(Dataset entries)
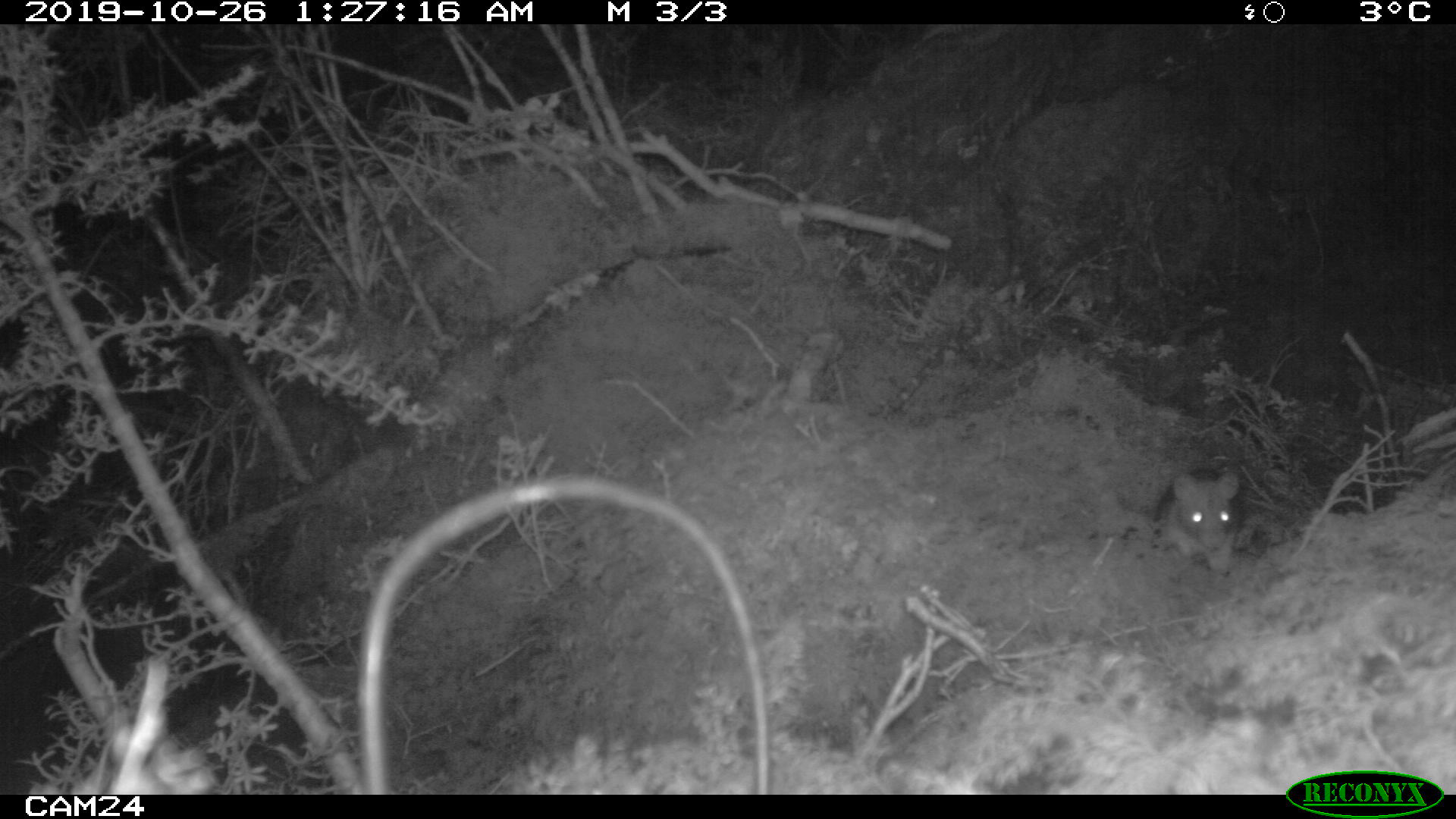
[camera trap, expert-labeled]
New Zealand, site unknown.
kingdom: Animalia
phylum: Chordata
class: Mammalia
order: Rodentia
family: Muridae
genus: Rattus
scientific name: Rattus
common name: rat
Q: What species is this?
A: Rat (Rattus).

> _Problem to work on_
Begin with the line that contains "class: Mammalia" and set down each line exactly until the records above end, including the final line.

> _Answer for this exercise_
class: Mammalia
order: Rodentia
family: Muridae
genus: Rattus
scientific name: Rattus
common name: rat
Q: What species is this?
A: Rat (Rattus).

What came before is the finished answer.